Note The following data is used only for testing.
POST /dest1/_doc/_bulk
{"index":{}}
{"productName":"Product A","annual_rate":"3.2200%","describe":"A product that allows you to select whether to receive push messages for returns."}
{"index":{}}
{"productName":"Product B","annual_rate":"3.1100%","describe":"A product that daily pushes messages for returns credited to your account."}
{"index":{}}
{"productName":"Product C","annual_rate":"3.3500%","describe":"A product that daily pushes messages for returns immediately credited to your account."}
- Disable data write operations for the index.
PUT /dest1/_settings
{
"settings": {
"index.blocks.write": true
}
}
- Split the original index into a new index with more primary shards and enable data
write operations for the new index.
POST dest1/_split/dest3
{
"settings": {
"index.number_of_shards": 12,
"index.blocks.write": null
}
}
In this example, the original index
dest1 is split into the new index
dest3 by using the
_split API. The number of primary shards for the new index is 12, and data write operations
are enabled for the new index.
Notice
- The number of primary shards for the original index is 2, and the index.number_of_routing_shards parameter is set to 24. In this case, the number of primary shards for the new index
must be a multiple of 2 and cannot exceed 24. Otherwise, an error is reported in the
Kibana console.
- During the split, the system merges the segments on nodes.
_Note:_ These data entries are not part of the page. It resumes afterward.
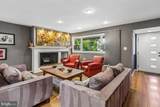 6314 Marjory Lane - Photo 7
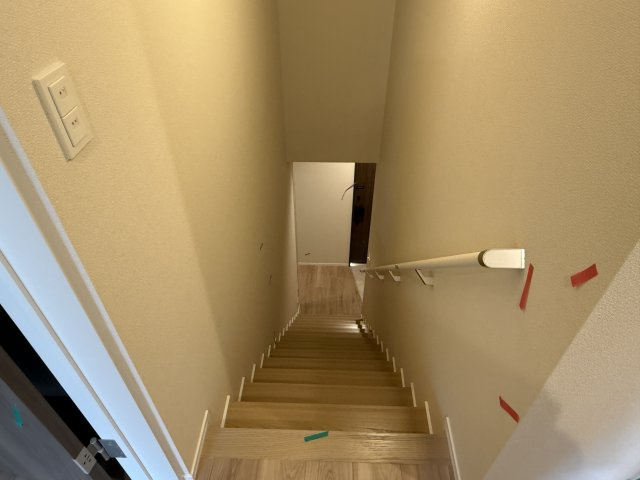 仮称）中央５丁目メゾンのその他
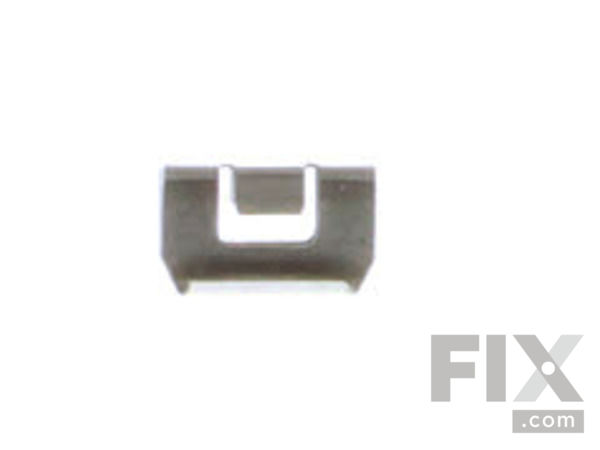 10166263-1-S-DeWALT-148354-03-Bit Clip 360 view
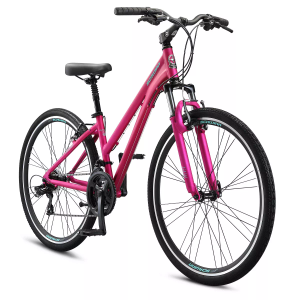 Schwinn Women's Trailway 700c/28" Hybrid Bike Schwinn Women's Trailway 700c/28" Hybrid Bike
This operation consumes
the computing resources of the Elasticsearch cluster and increases the loads on the
cluster. Therefore, before you split an index, you must make sure that your Elasticsearch
cluster has sufficient disk space. We recommend that you split indexes during off-peak
hours.
- You must replace dest1 and dest3 in the preceding commands based on your business requirements.
- View the result.
Call the
_cat recovery API to query the index split progress. If no recoveries about shard split are returned
and the Elasticsearch cluster is healthy, the index split is complete.
- Query the index split progress
GET _cat/recovery?v&active_only
If no index that is waiting to be split is displayed in the index column in the returned result, no recoveries about index split exist.
- Query the health status of the Elasticsearch cluster
GET _cluster/health
If the returned result contains "status" : "green", the Elasticsearch cluster is healthy.
FAQ
Q: Why are the CPU utilization and minute-average load of each data node in my Elasticsearch
cluster not reduced after the index split operation is complete?
A: When you split an index, the system reroutes the documents in the index, and the
new index contains a large number of docs.deleted documents. If you run the GET _nodes/hot_threads command, you can view that a merge operation is being performed on the original index.
The merge operation consumes a large number of computing resources of the Elasticsearch
cluster. We recommend that you split indexes during off-peak hours.